In 1918 Ince set up “Thomas H Ince Studios” on land at the Culver City studio, but his glory days seemed to be behind him and by now Inceville was “the Pompeii of ghost towns” – abandoned studios and sets dotted California in those days – and a Los Angeles Times article of May 29, 1921 reported as Ince visited for the first time since he’d left.
An Aztec Temple, stage coaches, a lighthouse, statues, and a church were rusting and rotting away, though the dressing rooms, stages and a whole Mission Town were still suitable for production. Despite further fires over the years the studio did carry on under various new names, and Ince noted:
“There was never a studio like it. I’ll never forget the days I spent here. We really lived then.”
Around the time he left for Culver City, there was a deadly accident at Inceville. The Los Angeles Times of November 22, 1918 reported that a set scaffold had collapsed, sending nine carpenters plummeting 40 feet down to the ground. Two men – Alvin Riggs and William H. Graham – died instantly of broken necks, with C.F. Kittredge dying the next day. The others were in hospital, two of them seriously injured.
Also, on April 15, 1929 it was reported that 16 year old Goldie Bigman had been killed when the vehicle she and several others were riding in went off the road at Castle Rock curve and plunged 15 feet into the water below. The group had been attending a “weenie bake” (cook out) on the Inceville beach – the one in front of where Gladstones is now – and were on their way home in the early hours of the morning. Several of the passengers were also injured.
Several years before on November 19, 1924, Ince’s own story came to an end during celebrations for his 42nd birthday, and his death was one of the most mysterious stories in Hollywood history.
He was on newspaper magnate William Randolph Hearst’s yacht Oneida with guests including Charlie Chaplin, Marion Davies and newspaper columnist Louella Parsons when he fell ill and, though he had been in poor health and suffered further heart attacks and died later at home, rumors swirled back on land about what had “really” happened.

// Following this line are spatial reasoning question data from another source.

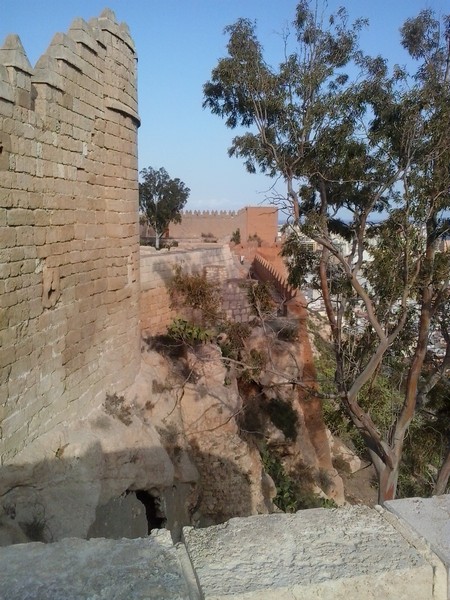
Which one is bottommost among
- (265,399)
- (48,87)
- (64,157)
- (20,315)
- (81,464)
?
(265,399)

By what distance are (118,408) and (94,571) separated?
5.49 m

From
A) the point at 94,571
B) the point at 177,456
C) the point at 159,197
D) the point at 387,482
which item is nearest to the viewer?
the point at 94,571

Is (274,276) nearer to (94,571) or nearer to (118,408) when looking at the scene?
(118,408)

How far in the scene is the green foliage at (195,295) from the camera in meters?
11.8

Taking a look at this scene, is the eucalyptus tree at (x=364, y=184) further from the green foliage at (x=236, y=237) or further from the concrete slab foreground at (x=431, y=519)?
the green foliage at (x=236, y=237)

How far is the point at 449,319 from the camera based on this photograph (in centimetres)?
1016

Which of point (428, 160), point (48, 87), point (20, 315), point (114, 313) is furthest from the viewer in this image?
point (428, 160)

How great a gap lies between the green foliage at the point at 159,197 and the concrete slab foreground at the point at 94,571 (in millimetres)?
30998

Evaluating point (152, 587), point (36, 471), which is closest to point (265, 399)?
point (36, 471)

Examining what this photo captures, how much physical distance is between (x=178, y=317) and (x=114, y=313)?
14.1 ft

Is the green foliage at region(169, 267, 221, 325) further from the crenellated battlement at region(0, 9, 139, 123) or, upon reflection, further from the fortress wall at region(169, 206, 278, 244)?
the fortress wall at region(169, 206, 278, 244)

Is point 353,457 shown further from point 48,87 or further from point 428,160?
point 48,87

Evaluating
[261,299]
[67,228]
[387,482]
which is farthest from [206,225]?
[67,228]

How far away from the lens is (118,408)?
7.41 m
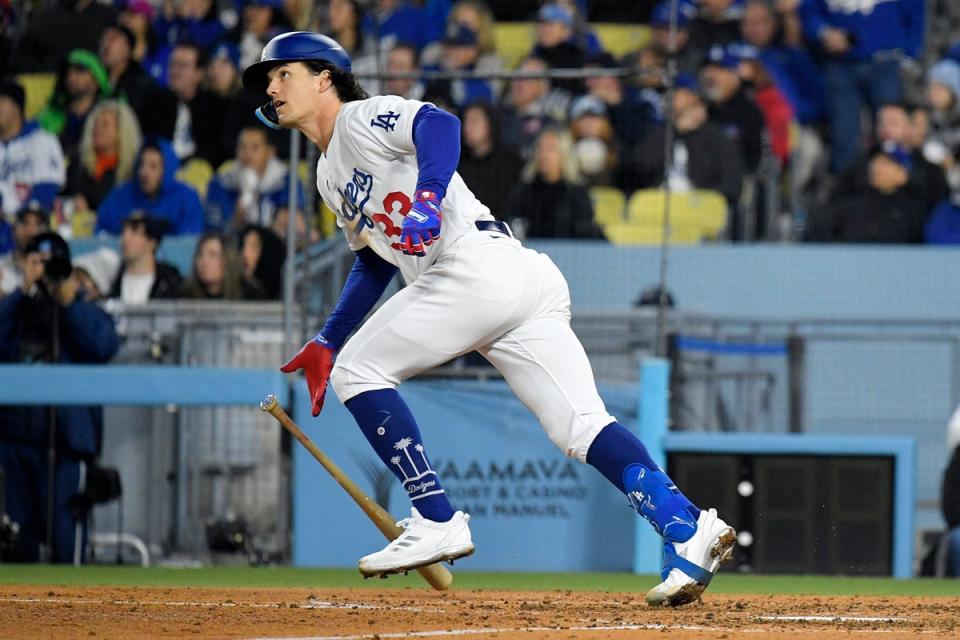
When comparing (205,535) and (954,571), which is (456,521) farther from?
(954,571)

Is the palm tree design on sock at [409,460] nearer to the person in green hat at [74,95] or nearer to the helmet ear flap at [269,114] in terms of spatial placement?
the helmet ear flap at [269,114]

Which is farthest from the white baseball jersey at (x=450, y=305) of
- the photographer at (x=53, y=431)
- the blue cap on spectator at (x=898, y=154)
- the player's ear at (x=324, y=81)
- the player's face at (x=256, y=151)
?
the blue cap on spectator at (x=898, y=154)

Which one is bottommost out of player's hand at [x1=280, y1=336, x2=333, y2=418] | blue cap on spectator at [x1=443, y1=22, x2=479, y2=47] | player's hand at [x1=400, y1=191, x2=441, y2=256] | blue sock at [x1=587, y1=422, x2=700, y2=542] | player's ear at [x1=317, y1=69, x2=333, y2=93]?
blue sock at [x1=587, y1=422, x2=700, y2=542]

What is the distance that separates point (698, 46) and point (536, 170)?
9.24 ft

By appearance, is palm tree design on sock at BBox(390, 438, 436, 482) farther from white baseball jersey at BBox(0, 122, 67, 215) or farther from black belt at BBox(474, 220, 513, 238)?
white baseball jersey at BBox(0, 122, 67, 215)

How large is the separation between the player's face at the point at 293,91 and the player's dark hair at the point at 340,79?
21 mm

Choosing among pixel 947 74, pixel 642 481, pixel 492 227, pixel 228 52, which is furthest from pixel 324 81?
pixel 947 74

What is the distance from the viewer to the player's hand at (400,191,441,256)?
4.32 m

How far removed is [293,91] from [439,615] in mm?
1695

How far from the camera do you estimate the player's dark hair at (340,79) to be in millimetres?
4910

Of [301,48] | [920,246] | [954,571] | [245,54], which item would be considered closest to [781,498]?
[954,571]

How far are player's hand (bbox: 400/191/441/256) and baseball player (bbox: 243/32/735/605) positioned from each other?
18 cm

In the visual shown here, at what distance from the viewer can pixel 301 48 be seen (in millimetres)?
4887

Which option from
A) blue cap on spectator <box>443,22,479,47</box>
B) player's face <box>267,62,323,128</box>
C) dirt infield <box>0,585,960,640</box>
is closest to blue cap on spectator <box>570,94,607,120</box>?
blue cap on spectator <box>443,22,479,47</box>
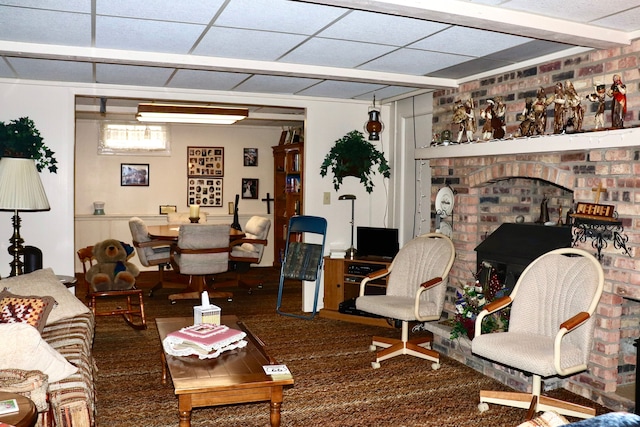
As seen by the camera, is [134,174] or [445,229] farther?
[134,174]

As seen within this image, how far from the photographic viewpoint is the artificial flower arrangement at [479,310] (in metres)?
4.15

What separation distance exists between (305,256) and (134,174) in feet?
12.8

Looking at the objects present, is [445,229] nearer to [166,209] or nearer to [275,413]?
[275,413]

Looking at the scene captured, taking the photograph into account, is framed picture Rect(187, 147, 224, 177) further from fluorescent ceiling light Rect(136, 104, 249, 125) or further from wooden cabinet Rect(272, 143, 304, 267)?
fluorescent ceiling light Rect(136, 104, 249, 125)

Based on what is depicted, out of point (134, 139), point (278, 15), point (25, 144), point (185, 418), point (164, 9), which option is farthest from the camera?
point (134, 139)

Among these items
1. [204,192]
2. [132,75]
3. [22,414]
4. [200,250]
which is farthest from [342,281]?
[22,414]

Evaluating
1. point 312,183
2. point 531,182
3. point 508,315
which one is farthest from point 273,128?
point 508,315

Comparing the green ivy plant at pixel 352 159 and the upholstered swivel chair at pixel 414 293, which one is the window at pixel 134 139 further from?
the upholstered swivel chair at pixel 414 293

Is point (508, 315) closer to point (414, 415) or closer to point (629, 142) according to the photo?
point (414, 415)

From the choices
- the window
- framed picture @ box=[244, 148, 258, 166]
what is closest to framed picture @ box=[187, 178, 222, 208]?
framed picture @ box=[244, 148, 258, 166]

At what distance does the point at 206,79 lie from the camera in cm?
520

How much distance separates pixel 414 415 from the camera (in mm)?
3494

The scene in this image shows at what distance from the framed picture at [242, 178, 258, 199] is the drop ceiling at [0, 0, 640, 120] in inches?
156

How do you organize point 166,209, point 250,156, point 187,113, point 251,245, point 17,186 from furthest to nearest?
1. point 250,156
2. point 166,209
3. point 251,245
4. point 187,113
5. point 17,186
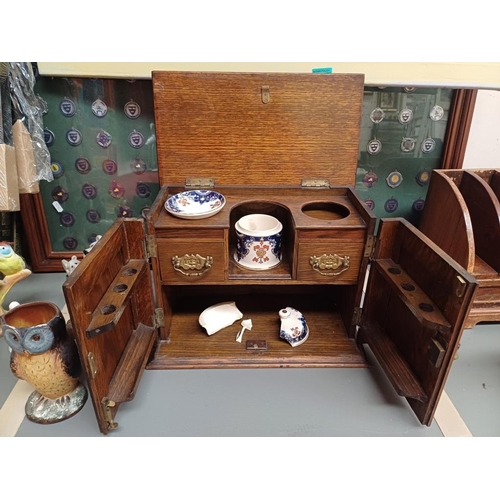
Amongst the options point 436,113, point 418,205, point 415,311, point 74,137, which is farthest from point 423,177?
point 74,137

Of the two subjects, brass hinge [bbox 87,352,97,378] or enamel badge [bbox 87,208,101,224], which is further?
enamel badge [bbox 87,208,101,224]

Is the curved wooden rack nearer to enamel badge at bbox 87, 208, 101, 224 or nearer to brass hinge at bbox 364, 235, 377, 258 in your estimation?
brass hinge at bbox 364, 235, 377, 258

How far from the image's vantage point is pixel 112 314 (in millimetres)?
702

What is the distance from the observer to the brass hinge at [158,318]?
0.98 meters

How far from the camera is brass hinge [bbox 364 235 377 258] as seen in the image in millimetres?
878

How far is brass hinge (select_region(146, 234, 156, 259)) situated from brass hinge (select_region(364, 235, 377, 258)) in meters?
0.50

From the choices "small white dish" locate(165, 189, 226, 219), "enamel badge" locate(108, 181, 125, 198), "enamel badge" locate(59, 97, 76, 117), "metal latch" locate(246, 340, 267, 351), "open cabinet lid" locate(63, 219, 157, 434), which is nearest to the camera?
"open cabinet lid" locate(63, 219, 157, 434)

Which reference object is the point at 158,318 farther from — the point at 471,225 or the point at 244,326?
the point at 471,225

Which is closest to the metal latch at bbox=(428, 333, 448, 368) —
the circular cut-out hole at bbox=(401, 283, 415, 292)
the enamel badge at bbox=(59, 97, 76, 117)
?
the circular cut-out hole at bbox=(401, 283, 415, 292)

It was alleged that Hearst accidentally shot Ince in the aftermath of a confrontation with Chaplin, whom he suspected of having an affair with Davies, his actress girlfriend. The rumors sparked a short-lived official enquiry, and many wondered why Hearst gave Ince’s widow a trust find and allegedly paid off their mortgage. In 2001 a movie called The Cat’s Meow recreated that night, with Ince being played by Cary Elwes.
A movie pioneer whose legacy is in Sony Pictures’ Culver City Studios, Ince has a star on the Walk of Fame in Hollywood and a street named after him beside the studio, yet he’s best remembered as the subject of a scandal – a rather sorry end to his story.
Gladstones is now owned by former Los Angeles Mayor Richard J. Riordan, and was more famous for its ocean view and the origami-like aluminum foil swans and rabbits you took your leftovers away in, rather than the actual food itself. The view is still the thing for now though, and huge windows and a massive deck of tables and chairs shaded under giant “Jumbrellas” (complete with heaters, speakers, lights and small TV screens) are now waiting for you – though with 700 seats it’s not necessarily the place for a quiet, romantic dinner.
As for the unusual “Gladstones 4 Fish” sign outside, it refers to the days when the telephone prefix for this area was 454. The first two numbers can equate to G and L on the dial, so the prefix could read GL4 – and of course, Gladstones was the place for fish!